Tiket Nonton (Part 2)


Hari itu datang. Pukul 18.30 yang dijanjikannya tiba. Febian datang menjemput Adila. Dan lagi canggung membuatnya kaku. Seperti terjebak oleh zona waktu dalam situasi yang tidak bisa diartikan sepenuhnya. Harus bahagiakah karna ini adalah bonus? Atau penyesalan karna ia telah mengartikan arti persahabatan ke dalam bentuk lain yang bisa dikatakan mementingkan keegoisan?? Egois telah memiliki perasaan seperti itu.

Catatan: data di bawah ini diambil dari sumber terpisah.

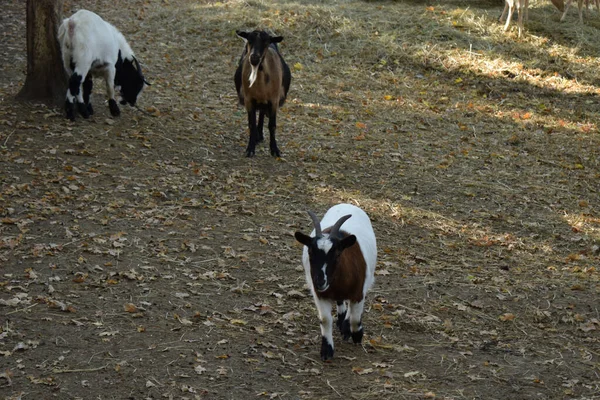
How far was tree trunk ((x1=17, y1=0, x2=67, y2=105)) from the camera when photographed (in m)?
10.4

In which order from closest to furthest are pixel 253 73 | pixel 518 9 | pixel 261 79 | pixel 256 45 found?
1. pixel 256 45
2. pixel 253 73
3. pixel 261 79
4. pixel 518 9

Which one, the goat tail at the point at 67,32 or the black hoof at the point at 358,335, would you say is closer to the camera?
the black hoof at the point at 358,335

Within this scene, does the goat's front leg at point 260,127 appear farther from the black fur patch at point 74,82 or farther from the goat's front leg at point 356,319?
the goat's front leg at point 356,319

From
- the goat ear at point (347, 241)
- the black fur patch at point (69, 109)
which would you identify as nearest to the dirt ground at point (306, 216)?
the black fur patch at point (69, 109)

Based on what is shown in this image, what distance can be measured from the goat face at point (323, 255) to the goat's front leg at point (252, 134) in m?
4.92

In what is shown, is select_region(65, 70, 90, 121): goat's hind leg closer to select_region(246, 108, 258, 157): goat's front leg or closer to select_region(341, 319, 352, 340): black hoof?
select_region(246, 108, 258, 157): goat's front leg

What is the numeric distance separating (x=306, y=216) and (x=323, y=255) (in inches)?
135

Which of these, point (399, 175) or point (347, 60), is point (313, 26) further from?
point (399, 175)

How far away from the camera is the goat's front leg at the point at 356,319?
6051 mm

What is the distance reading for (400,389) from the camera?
558cm

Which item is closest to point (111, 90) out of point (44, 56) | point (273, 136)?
point (44, 56)

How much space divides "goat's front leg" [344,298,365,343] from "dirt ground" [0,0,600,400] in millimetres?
144

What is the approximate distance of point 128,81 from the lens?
11617 millimetres

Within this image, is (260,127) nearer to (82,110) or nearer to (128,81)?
(128,81)
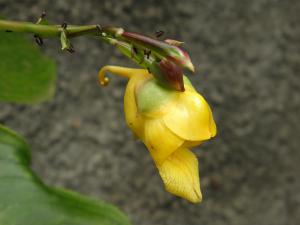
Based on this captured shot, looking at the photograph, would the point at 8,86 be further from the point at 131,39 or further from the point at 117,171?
the point at 117,171

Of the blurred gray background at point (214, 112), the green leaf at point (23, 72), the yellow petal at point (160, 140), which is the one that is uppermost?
the yellow petal at point (160, 140)

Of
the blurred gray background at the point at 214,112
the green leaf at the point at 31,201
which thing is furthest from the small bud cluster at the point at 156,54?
the blurred gray background at the point at 214,112

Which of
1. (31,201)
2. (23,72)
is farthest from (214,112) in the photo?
(31,201)

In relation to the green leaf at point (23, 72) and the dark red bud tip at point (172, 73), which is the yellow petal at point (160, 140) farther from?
the green leaf at point (23, 72)

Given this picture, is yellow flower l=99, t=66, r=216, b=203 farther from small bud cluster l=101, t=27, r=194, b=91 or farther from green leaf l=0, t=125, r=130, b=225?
green leaf l=0, t=125, r=130, b=225

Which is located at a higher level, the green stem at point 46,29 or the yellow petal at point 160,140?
the green stem at point 46,29

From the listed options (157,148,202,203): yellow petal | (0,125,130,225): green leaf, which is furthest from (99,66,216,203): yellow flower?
(0,125,130,225): green leaf
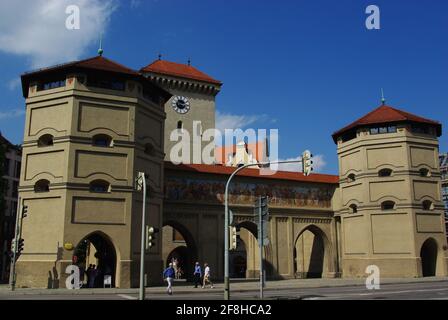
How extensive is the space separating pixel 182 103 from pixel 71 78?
105ft

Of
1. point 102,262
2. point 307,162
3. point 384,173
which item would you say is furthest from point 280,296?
point 384,173

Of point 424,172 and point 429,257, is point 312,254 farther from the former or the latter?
point 424,172

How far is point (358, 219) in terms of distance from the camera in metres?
46.8

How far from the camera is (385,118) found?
46500 millimetres

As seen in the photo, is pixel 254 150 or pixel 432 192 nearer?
pixel 432 192

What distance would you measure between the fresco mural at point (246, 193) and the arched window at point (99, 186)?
9772 millimetres

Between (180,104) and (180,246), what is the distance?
61.2ft

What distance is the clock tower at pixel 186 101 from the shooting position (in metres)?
63.7

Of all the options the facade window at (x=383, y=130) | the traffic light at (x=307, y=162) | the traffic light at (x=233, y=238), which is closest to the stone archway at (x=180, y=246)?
the facade window at (x=383, y=130)

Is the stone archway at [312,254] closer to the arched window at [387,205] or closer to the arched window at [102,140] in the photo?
the arched window at [387,205]

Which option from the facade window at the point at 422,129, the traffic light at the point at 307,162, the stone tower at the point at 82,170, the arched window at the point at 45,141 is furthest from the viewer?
the facade window at the point at 422,129

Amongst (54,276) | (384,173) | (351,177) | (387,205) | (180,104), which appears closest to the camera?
(54,276)
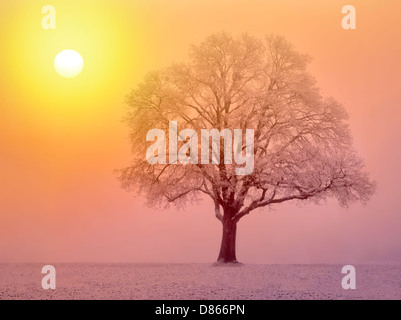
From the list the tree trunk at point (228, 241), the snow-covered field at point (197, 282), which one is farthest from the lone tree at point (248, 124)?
the snow-covered field at point (197, 282)

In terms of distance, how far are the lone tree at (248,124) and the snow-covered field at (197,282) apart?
81.1 inches

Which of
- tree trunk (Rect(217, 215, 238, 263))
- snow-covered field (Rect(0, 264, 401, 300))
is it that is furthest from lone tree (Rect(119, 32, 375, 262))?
snow-covered field (Rect(0, 264, 401, 300))

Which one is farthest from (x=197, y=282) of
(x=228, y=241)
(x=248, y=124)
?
(x=248, y=124)

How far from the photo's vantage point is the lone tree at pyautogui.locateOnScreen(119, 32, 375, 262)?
Result: 705 inches

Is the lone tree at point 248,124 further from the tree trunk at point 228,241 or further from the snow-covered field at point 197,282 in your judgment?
the snow-covered field at point 197,282

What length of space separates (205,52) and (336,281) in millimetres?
8061

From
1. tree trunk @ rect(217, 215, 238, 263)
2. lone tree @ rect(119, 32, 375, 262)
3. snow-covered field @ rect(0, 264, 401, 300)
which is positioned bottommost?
snow-covered field @ rect(0, 264, 401, 300)

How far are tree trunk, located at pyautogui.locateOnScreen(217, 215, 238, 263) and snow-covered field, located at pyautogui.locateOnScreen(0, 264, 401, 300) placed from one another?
0.50m

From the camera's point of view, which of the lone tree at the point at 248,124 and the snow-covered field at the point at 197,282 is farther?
the lone tree at the point at 248,124

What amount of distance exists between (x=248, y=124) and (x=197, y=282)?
5391mm

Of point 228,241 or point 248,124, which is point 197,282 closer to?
point 228,241

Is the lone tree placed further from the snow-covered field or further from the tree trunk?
the snow-covered field

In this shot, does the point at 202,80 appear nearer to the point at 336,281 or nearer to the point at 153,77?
the point at 153,77

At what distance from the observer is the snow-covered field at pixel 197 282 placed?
14.2 meters
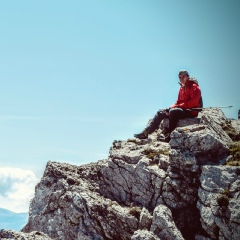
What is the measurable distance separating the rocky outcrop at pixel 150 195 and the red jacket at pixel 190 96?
5.91 ft

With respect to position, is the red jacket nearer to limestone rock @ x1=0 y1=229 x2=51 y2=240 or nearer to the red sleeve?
the red sleeve

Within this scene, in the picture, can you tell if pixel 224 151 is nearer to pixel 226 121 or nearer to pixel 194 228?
pixel 194 228

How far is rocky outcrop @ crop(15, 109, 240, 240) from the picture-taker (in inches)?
563

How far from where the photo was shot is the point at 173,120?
22.1 metres

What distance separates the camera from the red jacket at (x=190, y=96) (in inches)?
869

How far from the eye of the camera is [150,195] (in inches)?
683

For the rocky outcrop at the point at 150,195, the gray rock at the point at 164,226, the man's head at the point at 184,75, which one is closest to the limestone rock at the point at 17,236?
the rocky outcrop at the point at 150,195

Perlakuan Febian kepada Adila akhir-akhir ini memang sulit dipercaya. Itulah yang membuat Adila menjadi berharap. Hanya perasaan Adila saja kah atau memang benar adanya. Seperti hari-hari kemarin yang selalu membahas persoalan sosial, kini, pembicaraan itu teralihkan ke halaman pribadi. Cerita tentang mereka. Febian dan Adila. Atau sekali lagi Adila yang salah mengartikan situasi seperti itu?? Aahh entahlah...

Dengan senyum yang biasa Adila lihat, Febian mempersilahkan Adila untuk duduk dibelakangnya. Senyum itu menghantarkan energi yang seketika menjalar ke tubuhnya. Mungkin Adila terlihat baik-baik saja dengan keadaan seperti sekarang. Tapi dalam hatinya lain. Ibarat gunung berapi yang mulai memasuki kondisi siaga 3. Ya, bisa diibaratkan seperti itu.

Stay cool Adila. Bisiknya dengan menarik nafas panjang.

“Lama menunggu kah??” Febian mengawali pembicaraan.
“Tidak. Hanya 5 menit sebelum kamu datang kesini.”
“Aku datang tepat waktu bukan. Tidak kurang dan tidak lebih dari 18.30.”
“Aha. Dan aku sengaja memberikan tenggang waktu 5 menit untuk menunggu.” Adila menjawab dengan muka malu.

Senja baru saja turun dan tergantikan oleh malam yang masih muda. Langit memang sedikit berawan. Separuh bulan pun nampak samar terlihat. Namun, malam ini bintang masih mau tersenyum padaku.

Sepanjang jalan cerita terus mengalir. Walaupun sesekali hening mengunci mereka.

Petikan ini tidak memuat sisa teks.